**Work required**
Reproduce the listing below word for word, keeping every line unchanged.

· · · · ·

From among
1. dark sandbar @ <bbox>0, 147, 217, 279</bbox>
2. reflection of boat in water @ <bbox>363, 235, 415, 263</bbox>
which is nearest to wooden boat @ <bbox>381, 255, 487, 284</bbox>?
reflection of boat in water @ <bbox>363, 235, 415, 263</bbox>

· · · · ·

**Result**
From among
1. dark sandbar @ <bbox>0, 147, 217, 279</bbox>
2. reflection of boat in water @ <bbox>363, 235, 415, 263</bbox>
which is nearest to wooden boat @ <bbox>381, 255, 487, 284</bbox>?
reflection of boat in water @ <bbox>363, 235, 415, 263</bbox>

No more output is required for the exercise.